October 29th, 2014 to January 18th, 2015, at MAB-FAAP.

Production: Mega Cultural
Curator: Nadia Blumenfeld
Co-curator: Danniel Rangel

OLHAR SURREAL (SURREAL LOOK)

One of the greatest fashion photographers of the 20th century, ERWIN BLUMENFELD wins an exhibition this month in São Paulo.

The curator Danniel Rangel talks about the behind the scenes of this endeavor.

In 2012, when I saw the cover of Madonna’s MDNA album, clicked by the duo Mert & Marcus, I thought: I know this image from somewhere. Minutes later, I had a realization. The photograph, which shows material girl through corrugated glass, was a beautiful tribute to The Picasso Girl (1947), one of the most emblematic clicks by Erwin Blumenfeld (1897-1969), in which the photographer plays with transparencies and colored stripes, two of his trademarks. I’ve been in love with the German’s work since I was a teenager, but it wasn’t until then that I decided on my next project: setting up the exhibition Blumenfeld Studio: New York, 1941–1960, which will open later this month at FAAP, co-curated by Nadia Blumenfeld, the photographer’s granddaughter.

Shortly after Madonna’s album debut, another happy coincidence put the German once again in my path: strolling along Rue des Beaux Arts with photographer Willy Rizzo, I came across an exhibition of Blumenfeld’s Dada collages that refer to the iconic works of Max Ernst, Duchamp and Francis Picabia. “When I went to New York in the 1940s, I was dazzled by Blumenfeld’s images. It was because of him that I decided to become a fashion photographer”, confided Rizzo, who died in 2013.

I already knew some of the famous covers that the German had made for Vogue in the 40s and 50s – such as the one of the top model Jean Patchett, with her nose erased, an interference made long before computers that were capable of such a ruse were invented. Adding to Rizzo’s testimony, Nadia and I decided that the clipping of the show would be from the phase in which Blumenfeld dedicated himself to fashion.

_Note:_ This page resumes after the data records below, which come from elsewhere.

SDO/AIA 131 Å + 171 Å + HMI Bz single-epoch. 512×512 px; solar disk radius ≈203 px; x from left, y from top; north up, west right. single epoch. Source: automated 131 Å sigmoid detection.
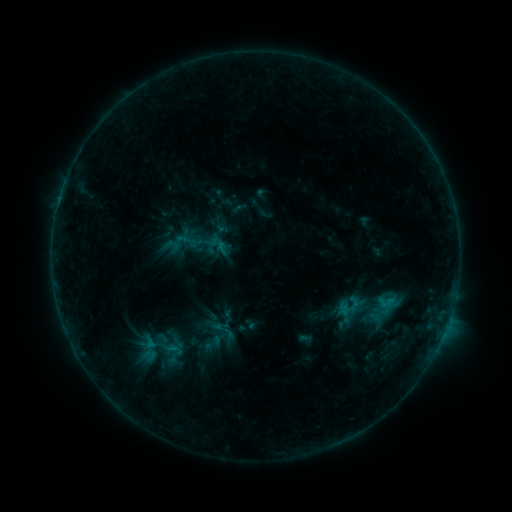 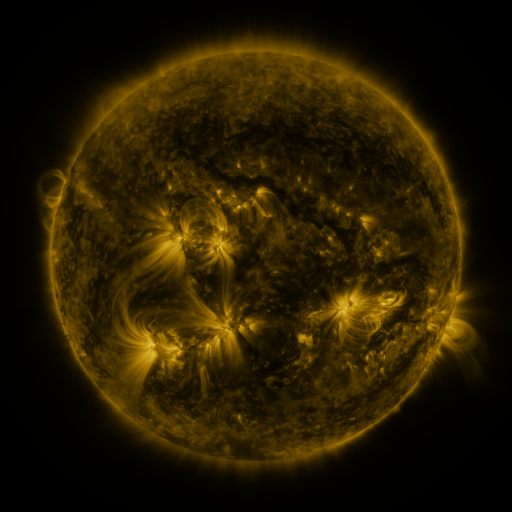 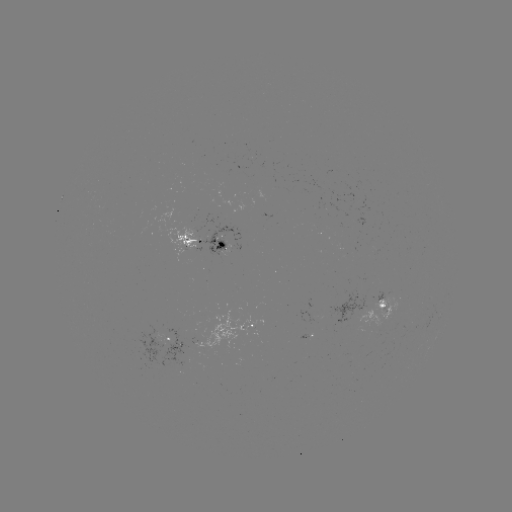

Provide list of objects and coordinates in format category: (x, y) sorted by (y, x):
sigmoid: (203, 242)
sigmoid: (148, 342)
sigmoid: (213, 343)
sigmoid: (171, 349)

The starting point is the beginning of the 40s, when he left Paris because of World War II, having as one of his last records of the city the beautiful image of top model Lisa Penn, on top of the Eiffel Tower, shot for French Vogue. Blumenfeld settled in New York, where he began producing iconic studio images with the blessing of none other than Cecil Beaton.

In the United States, he became a darling of fashion magazines and one of the highest paid photographers in the world. “He was the first to bring surrealism to the masses,” comments Nadia. “What used to be confined to collections and museums is now featured on the pages of Vogue or in campaigns for brands such as Dior and Helena Rubinstein.”

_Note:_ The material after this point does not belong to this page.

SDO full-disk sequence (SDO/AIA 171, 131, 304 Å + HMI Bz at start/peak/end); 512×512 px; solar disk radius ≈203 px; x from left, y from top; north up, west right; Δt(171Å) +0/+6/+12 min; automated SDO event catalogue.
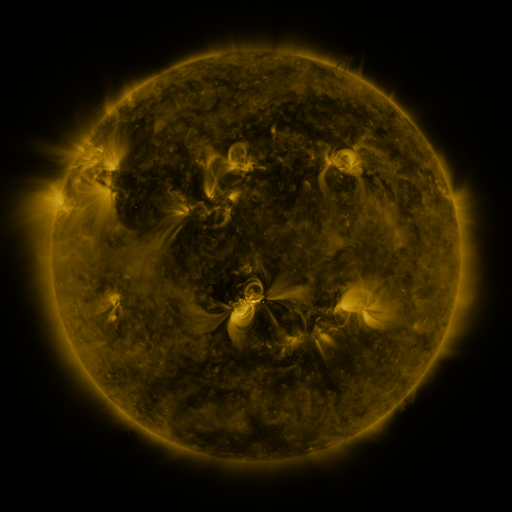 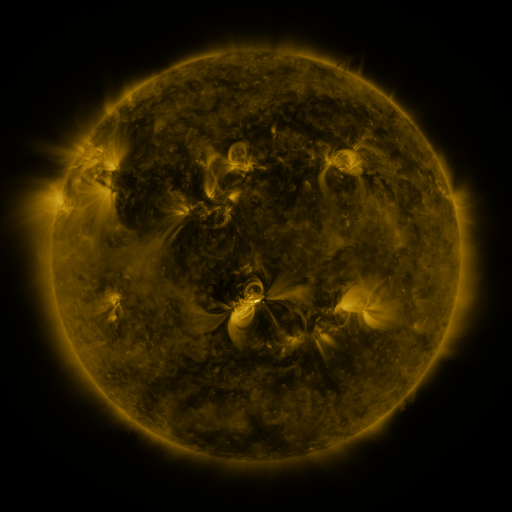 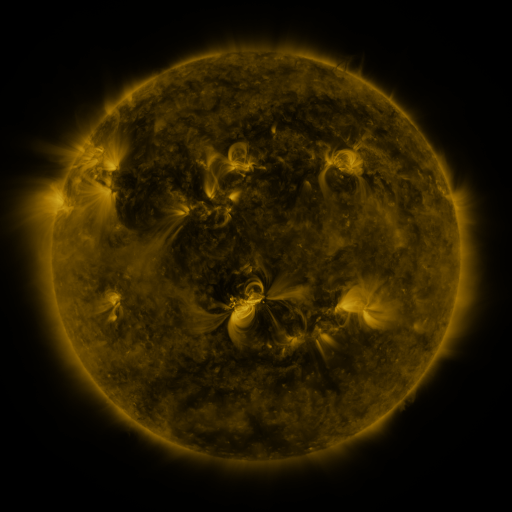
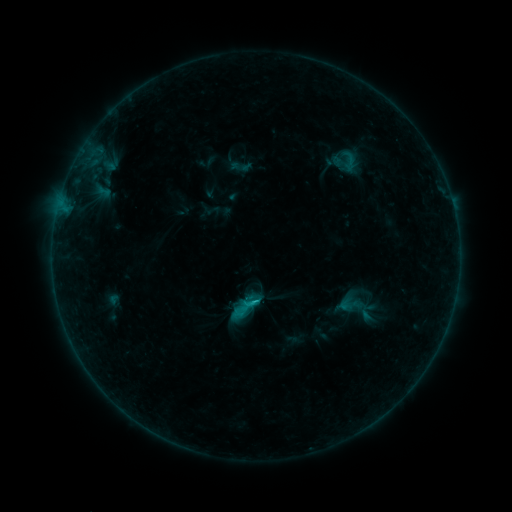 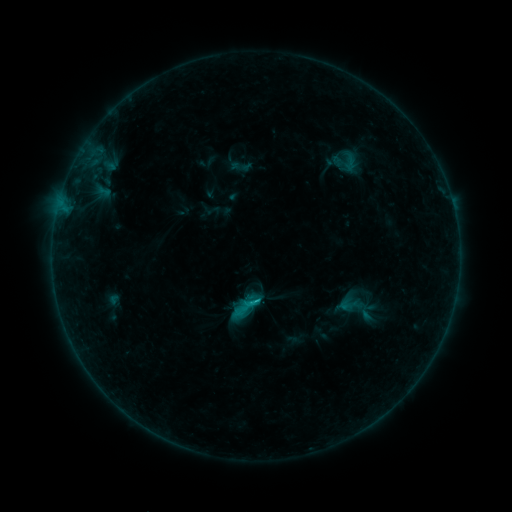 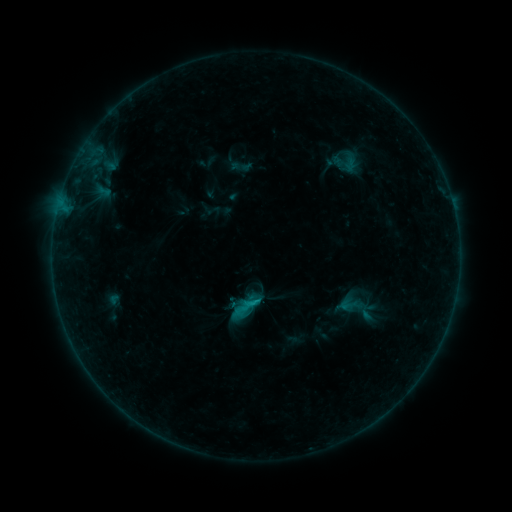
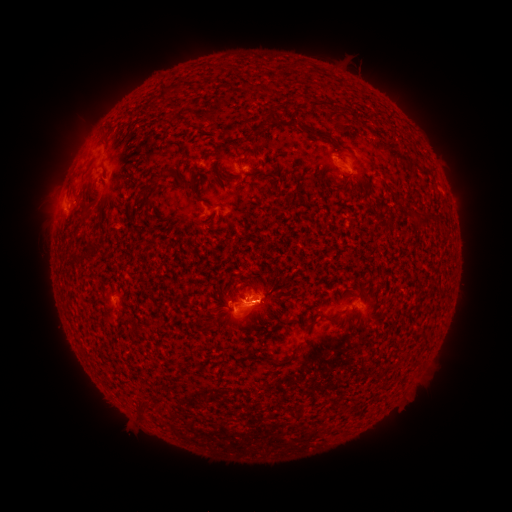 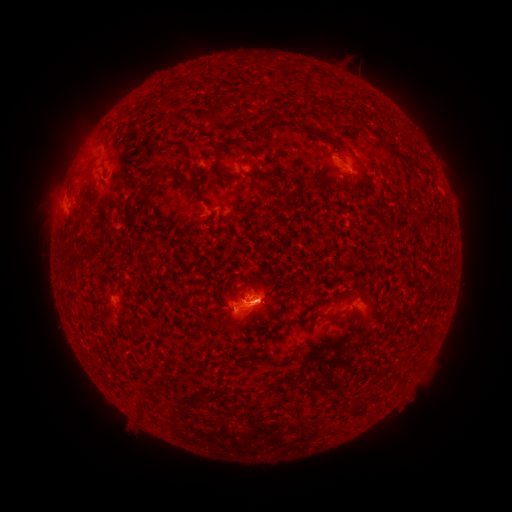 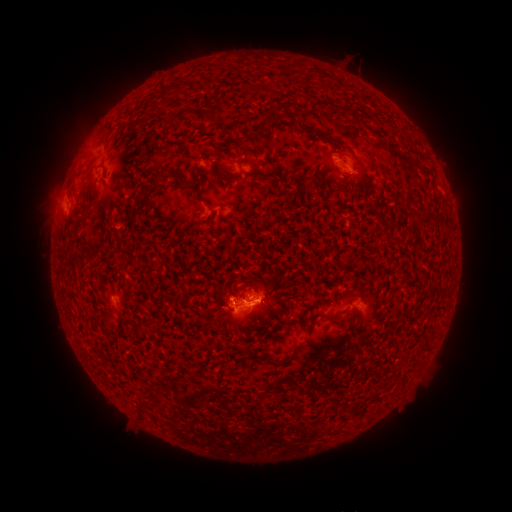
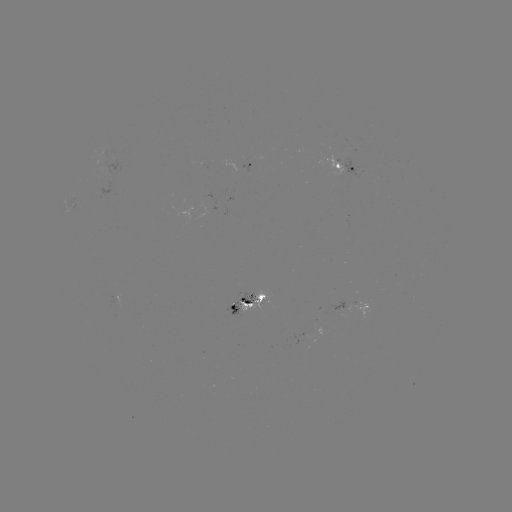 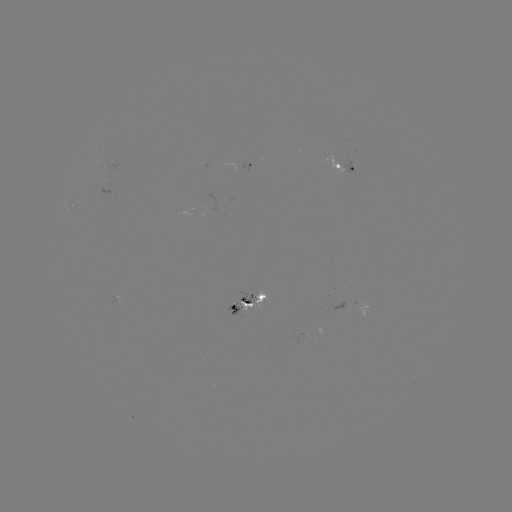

My first encounter with Nadia took place at her charming private hotel in Montparnasse. I decided to look for it when I learned that the imposing Musée Nicéphore-Niépce would do, in addition to an exhibition, a restoration of all the photographer’s files. Thanks to this initiative, we were able to bring to the São Paulo exhibition more than one hundred images, including publications of the time and his experimental films that influenced names like Guy Bourdin.

In his oval studio in New York, with the help of assistant Marella Caracciolo – before marrying Gianni Agnelli of the “almighty” Fiat, she was Blumenfeld’s right hand man –, the German produced, experimented, took advantage of the materials and his creativity to innovate the genre. Jane Fonda, Marlene Dietrich, Suzy Parker, Dovima, Dorian Leigh and Grace Kelly were some of the women who passed through his studio.

Blumenfeld died in Rome in the late 1960s, leaving his studio intact and an enormous artistic legacy. Part of them can now be appreciated by Brazilians.